* **Exercise data**
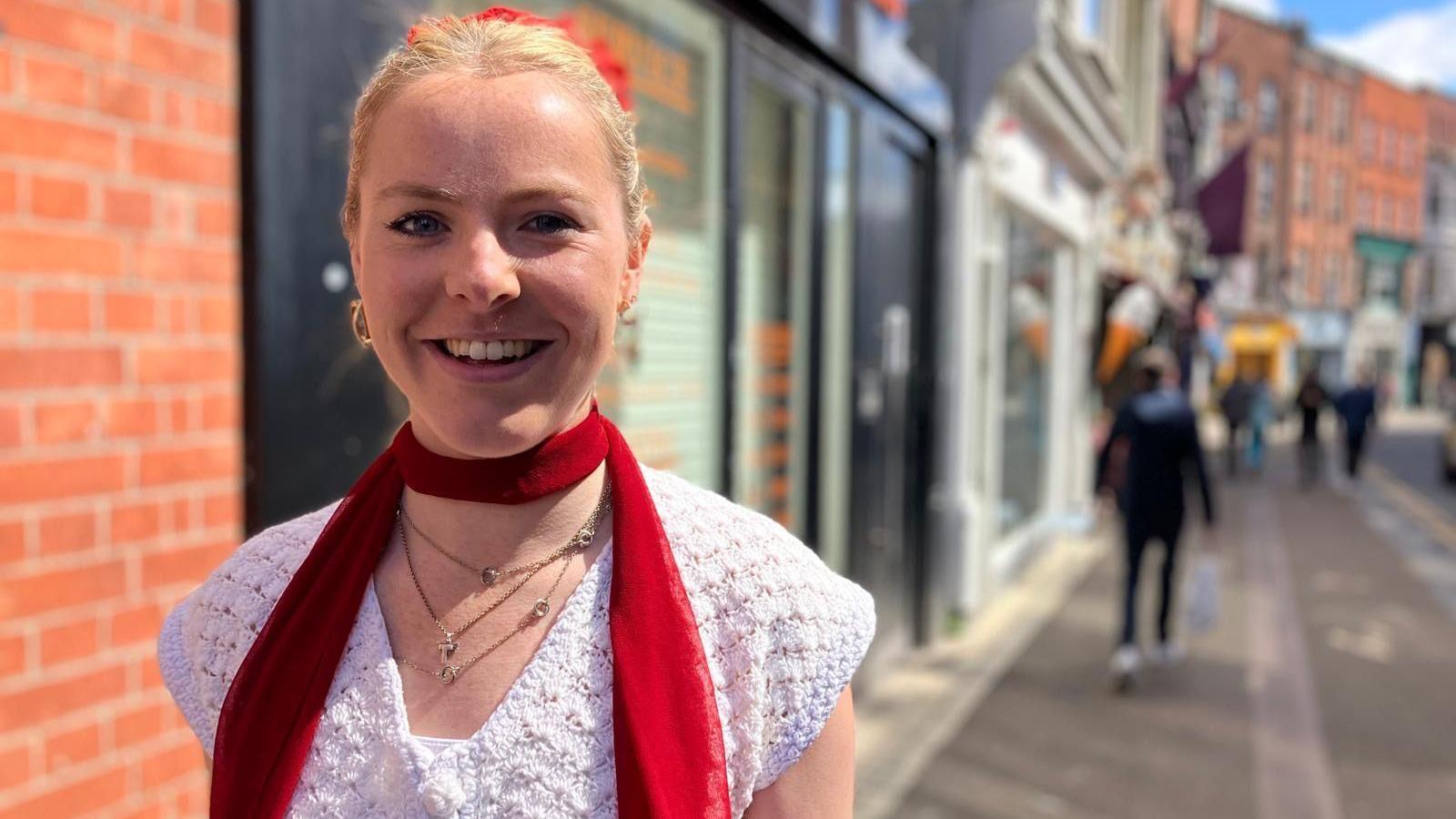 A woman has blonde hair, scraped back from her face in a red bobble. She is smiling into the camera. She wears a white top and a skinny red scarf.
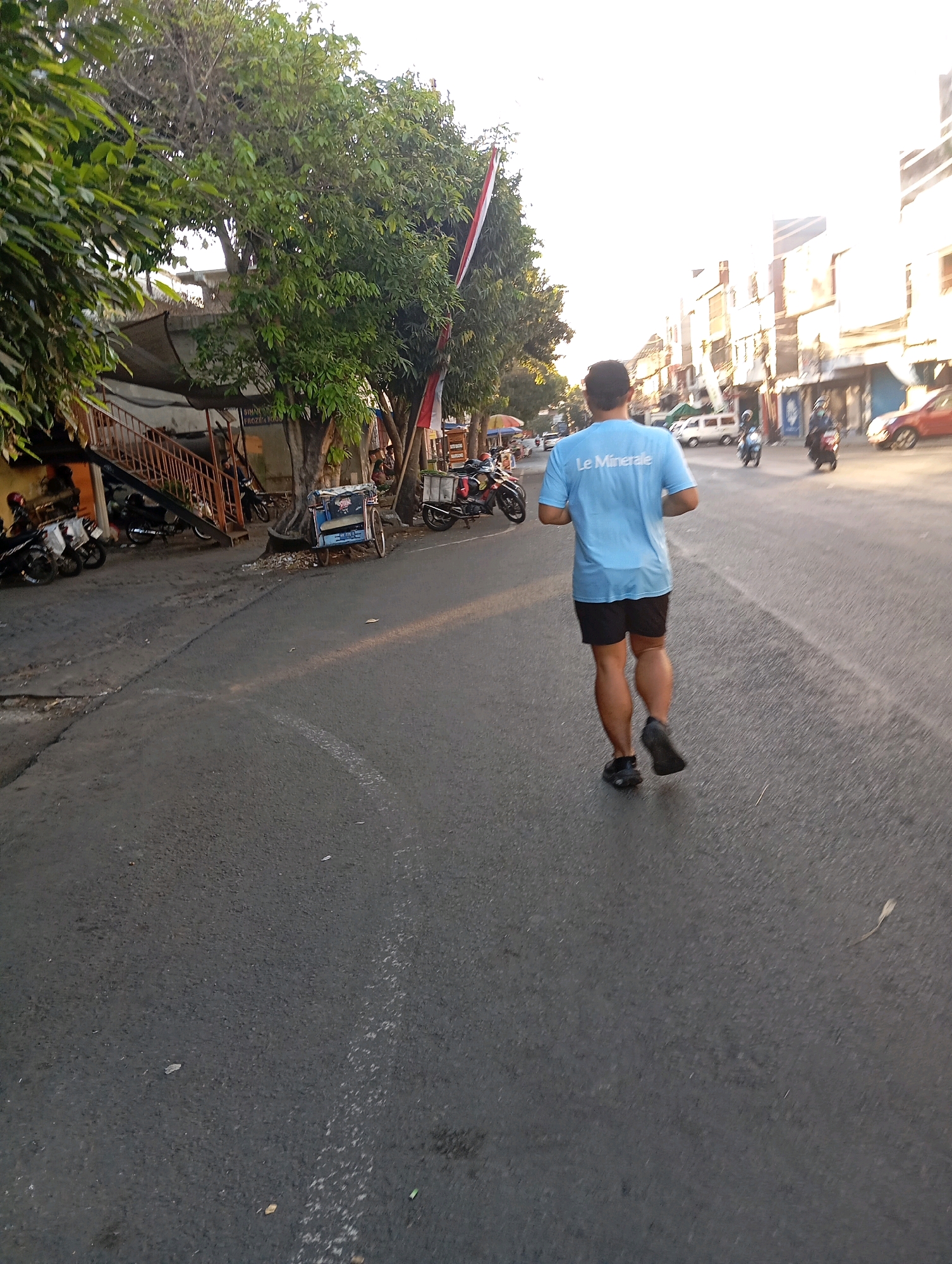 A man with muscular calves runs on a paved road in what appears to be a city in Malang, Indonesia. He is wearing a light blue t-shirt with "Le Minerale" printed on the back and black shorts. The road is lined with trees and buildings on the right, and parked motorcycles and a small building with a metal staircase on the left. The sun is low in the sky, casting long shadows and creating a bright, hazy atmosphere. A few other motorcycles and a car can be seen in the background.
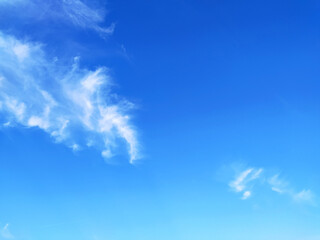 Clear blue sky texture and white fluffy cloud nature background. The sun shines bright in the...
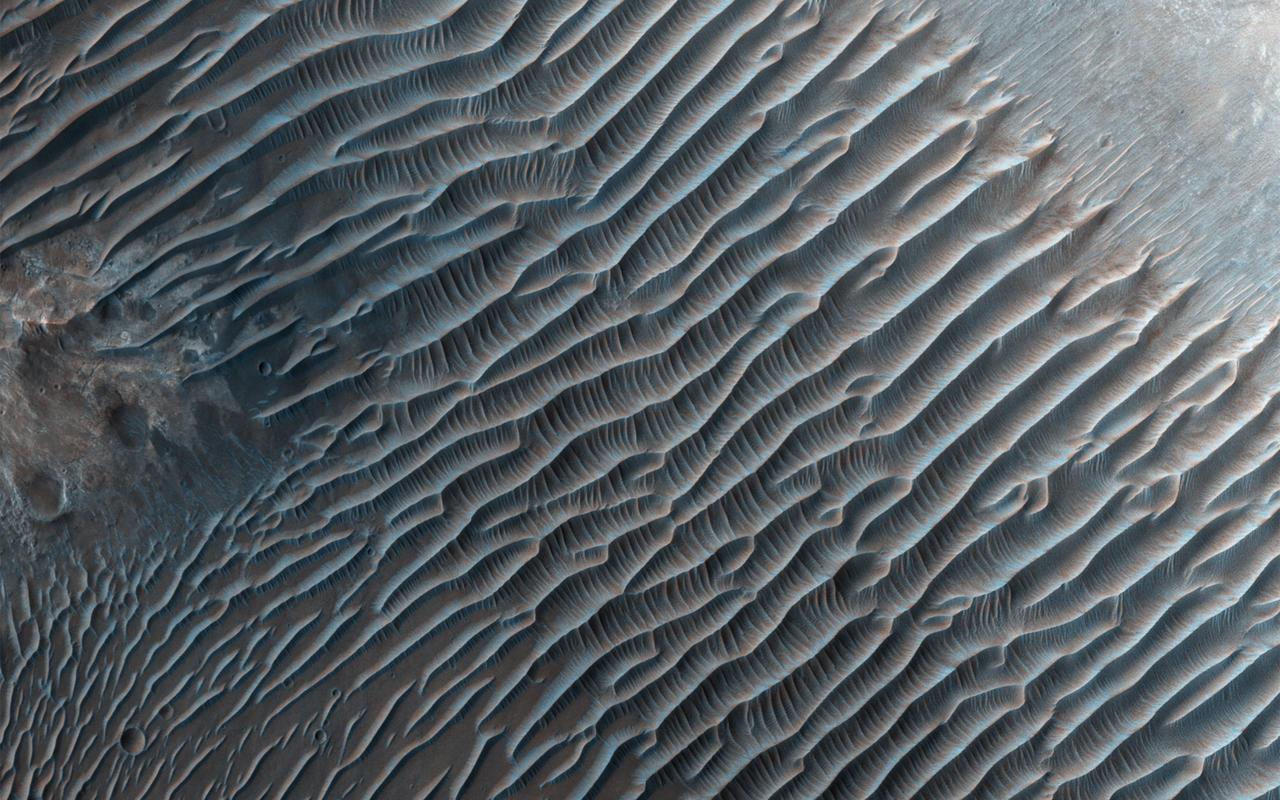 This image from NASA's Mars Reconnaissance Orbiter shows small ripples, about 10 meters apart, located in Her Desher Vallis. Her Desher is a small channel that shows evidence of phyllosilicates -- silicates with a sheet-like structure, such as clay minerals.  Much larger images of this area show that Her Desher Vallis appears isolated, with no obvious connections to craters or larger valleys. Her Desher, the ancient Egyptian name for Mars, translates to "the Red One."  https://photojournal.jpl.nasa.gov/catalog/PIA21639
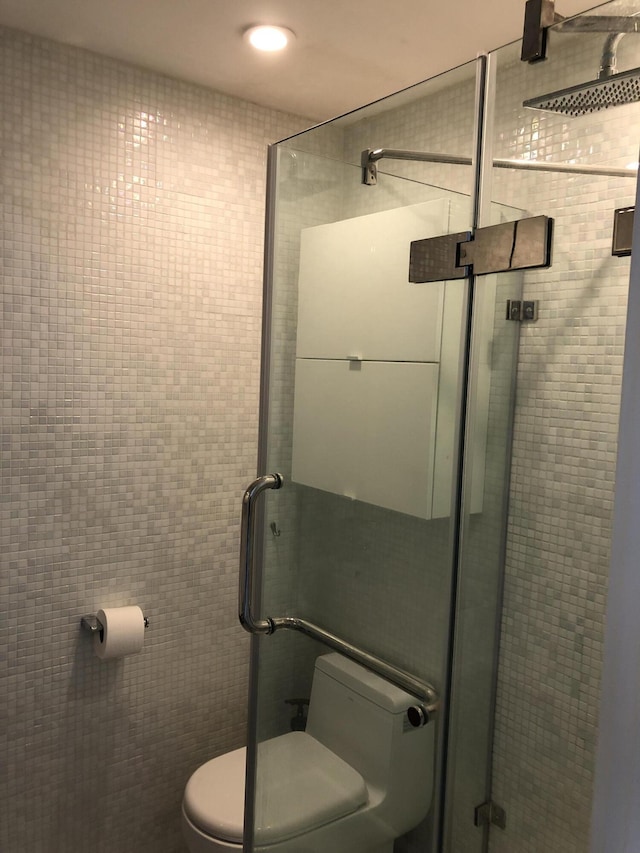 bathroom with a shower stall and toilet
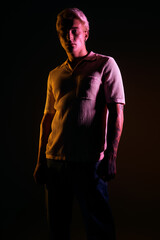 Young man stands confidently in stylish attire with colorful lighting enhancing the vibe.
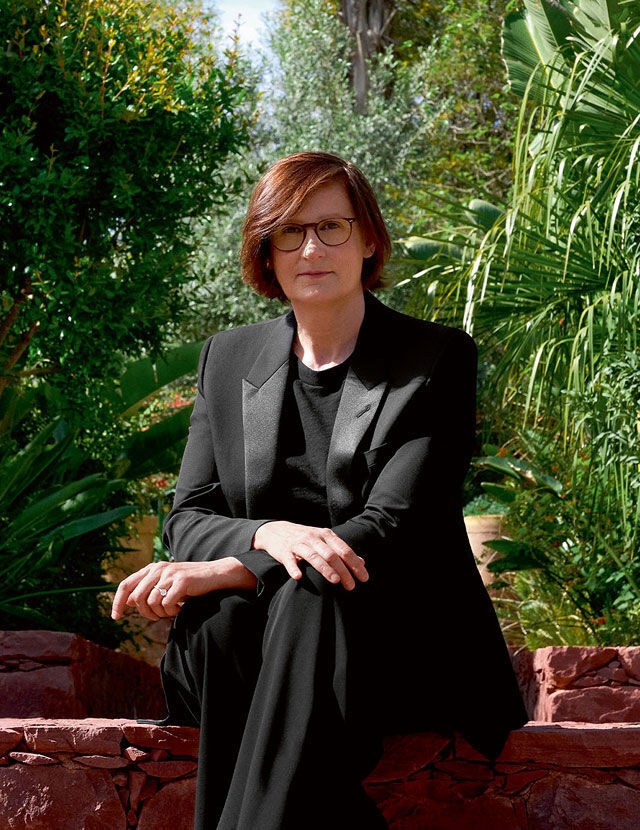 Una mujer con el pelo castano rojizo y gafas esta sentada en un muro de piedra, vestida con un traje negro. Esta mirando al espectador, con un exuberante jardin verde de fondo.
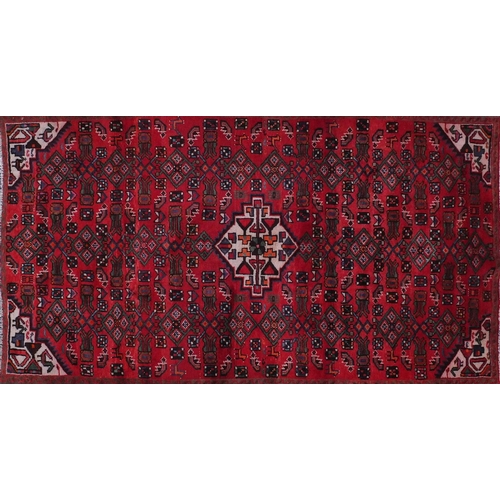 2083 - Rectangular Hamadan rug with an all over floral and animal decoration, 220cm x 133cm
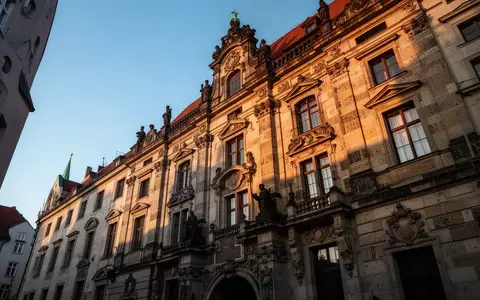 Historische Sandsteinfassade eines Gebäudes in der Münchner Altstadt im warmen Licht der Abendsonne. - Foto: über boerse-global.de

* **Task requirements**
Print the listing from its first line through the line that contains "bathroom with a shower stall and toilet", keeping both ends. Copy only the caption text and leave out the picture markers.

* **Response to this task**
 A woman has blonde hair, scraped back from her face in a red bobble. She is smiling into the camera. She wears a white top and a skinny red scarf.
 A man with muscular calves runs on a paved road in what appears to be a city in Malang, Indonesia. He is wearing a light blue t-shirt with "Le Minerale" printed on the back and black shorts. The road is lined with trees and buildings on the right, and parked motorcycles and a small building with a metal staircase on the left. The sun is low in the sky, casting long shadows and creating a bright, hazy atmosphere. A few other motorcycles and a car can be seen in the background.
 Clear blue sky texture and white fluffy cloud nature background. The sun shines bright in the...
 This image from NASA's Mars Reconnaissance Orbiter shows small ripples, about 10 meters apart, located in Her Desher Vallis. Her Desher is a small channel that shows evidence of phyllosilicates -- silicates with a sheet-like structure, such as clay minerals.  Much larger images of this area show that Her Desher Vallis appears isolated, with no obvious connections to craters or larger valleys. Her Desher, the ancient Egyptian name for Mars, translates to "the Red One."  https://photojournal.jpl.nasa.gov/catalog/PIA21639
 bathroom with a shower stall and toilet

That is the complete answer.